Ama sizin yazilariniz cok ilgimi cekti forumda hic geri "Evet ben HTT yi kullandim ve faydasini gördüm" diyen kimseyi bulamadigim halde nedense yazdiklariniz cok samimi geldi bana.
Son zamanlarda HTT yi Almanya/Wiesbaden e gönderdiginizi okudum.
BIZE yardimci olabilirseniz cok minnettar oluruz.
Burda Kantaronu toplam imkanimiz dogal yollardan yok marketlerde istedigimiz kadar buluyoruz ama nereden hangi cesit oldugunu bilmiyoruz tek bir adi var zaten Almanca Johanniskraut diye geciyor.
Dogal kantaronu bulsak bile dogal zeytinyagini kesinlikle bulamayiz en iyi zeytinyaginin bizim bölgelerden ciktigini biliyoruz.Biz de Balikesirliyiz.Size ulasabilirsem Aydin Söke ye gelip sizi ziyaret etmek isteriz.Yazdiklarinizdan hangi köyde oldugunuzu sadece tahmin edebiliyorum.
Ama Türkiyeye geldigimizde mutlaka kantaronu toplayip HTT yi yapmak istiyorum.
Ama önce oraya gelebilecek imkanlara ulasmamiz lazim...
17.07 de kemoterapiye baslayacaklar ve eger Ilhan beyin söyledigi dogru ise Kemoterapi kanser hücrelerinin daha cok yayilmasina sebep olacak.
HTT ye nasil ulasabiliriz? Türkiyeden tanidiklarima da aldirabilirim onlarda bi sekilde gönderirler.
Ama okuduklarimdan anladigim kadariyla HTT kullanimi sirasinda baska herhangi bir ilac kullanmamak gerekiyor.
Kemoterapi ile birlikte kullanmak ne kadar dogru olur ya da en dogrusu nasil olur hic bir bilgim yok.
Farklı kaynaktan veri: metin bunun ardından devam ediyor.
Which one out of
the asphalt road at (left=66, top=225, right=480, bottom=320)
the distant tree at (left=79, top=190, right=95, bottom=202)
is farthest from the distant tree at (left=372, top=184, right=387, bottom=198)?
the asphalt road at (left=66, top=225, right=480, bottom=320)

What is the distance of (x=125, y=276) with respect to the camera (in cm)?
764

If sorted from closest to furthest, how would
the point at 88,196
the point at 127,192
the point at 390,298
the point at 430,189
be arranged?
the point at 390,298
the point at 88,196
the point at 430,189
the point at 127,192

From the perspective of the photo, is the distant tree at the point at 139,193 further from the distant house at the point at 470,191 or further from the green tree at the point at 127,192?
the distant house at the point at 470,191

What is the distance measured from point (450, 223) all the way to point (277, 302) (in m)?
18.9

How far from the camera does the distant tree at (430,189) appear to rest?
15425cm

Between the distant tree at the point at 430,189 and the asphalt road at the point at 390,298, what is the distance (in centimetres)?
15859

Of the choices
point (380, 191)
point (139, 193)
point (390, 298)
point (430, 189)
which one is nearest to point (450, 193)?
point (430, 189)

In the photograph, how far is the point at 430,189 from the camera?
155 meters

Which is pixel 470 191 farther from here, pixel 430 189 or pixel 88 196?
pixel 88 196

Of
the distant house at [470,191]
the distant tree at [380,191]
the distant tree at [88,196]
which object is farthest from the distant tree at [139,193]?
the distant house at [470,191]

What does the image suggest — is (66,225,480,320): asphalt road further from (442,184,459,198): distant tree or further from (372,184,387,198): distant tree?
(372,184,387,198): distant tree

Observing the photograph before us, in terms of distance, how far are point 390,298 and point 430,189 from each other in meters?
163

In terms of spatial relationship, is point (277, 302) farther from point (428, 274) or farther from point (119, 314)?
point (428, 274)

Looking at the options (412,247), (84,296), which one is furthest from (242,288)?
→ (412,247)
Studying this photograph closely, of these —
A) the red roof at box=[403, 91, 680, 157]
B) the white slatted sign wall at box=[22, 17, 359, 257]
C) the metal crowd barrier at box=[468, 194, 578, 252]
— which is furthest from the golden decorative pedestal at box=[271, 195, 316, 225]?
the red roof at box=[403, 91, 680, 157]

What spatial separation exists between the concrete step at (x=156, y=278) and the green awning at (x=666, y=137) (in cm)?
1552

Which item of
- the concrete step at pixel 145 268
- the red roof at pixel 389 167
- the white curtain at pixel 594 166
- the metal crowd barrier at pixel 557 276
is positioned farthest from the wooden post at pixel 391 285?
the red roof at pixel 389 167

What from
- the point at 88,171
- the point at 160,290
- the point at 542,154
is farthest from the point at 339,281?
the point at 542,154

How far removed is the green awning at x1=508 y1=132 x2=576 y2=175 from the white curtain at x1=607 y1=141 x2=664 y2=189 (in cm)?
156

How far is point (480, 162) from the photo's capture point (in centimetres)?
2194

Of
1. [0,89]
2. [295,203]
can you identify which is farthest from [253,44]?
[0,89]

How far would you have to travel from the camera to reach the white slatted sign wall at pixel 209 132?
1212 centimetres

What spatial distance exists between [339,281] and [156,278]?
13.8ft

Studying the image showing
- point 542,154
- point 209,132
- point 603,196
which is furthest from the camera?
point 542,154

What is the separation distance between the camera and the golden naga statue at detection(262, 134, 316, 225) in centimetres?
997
Bildigim tek sey bu kadar arastirma sonucunda size yönelmem mutlaka bi isaret olmali ve dogru bir iz üzerinde oldugumu hissediyorum.
Bana cevap verirseniz hala güvenilecek, iyi insanlar oldugu düsüncesine yeniden sahip olacagim.Mail adresim:
selin-aman@hotmail.com
Simdiden tesekkürler
(Yazi hatalari icin özür dilerim kullandigim klavye Almanca oldugu icin bazi kelimeler yanlis oluyor)
Üye ve Misafirlerimiz,
Wilson hastası kişiden bir haber gelmedi. Genetik bir hastalık olan "wilson hastalığı"nı, bir otun tedavi etmesi beklenmemelidir. Burada beklenen/ümit edilen; bazı dokularda bakır birikmesiyle ortaya çıkan bu hastalıkta; HTTnin bu işleyişi bozup bozamayacağı/engelleyip engelleyemeyeceği idi. İşe yarasaydı; haber gelirdi. Hastanın ağabeyi de bu hastalıktan ölmüş. Wikipedia'ya bakarsak; "tedavi edilebilir"miş.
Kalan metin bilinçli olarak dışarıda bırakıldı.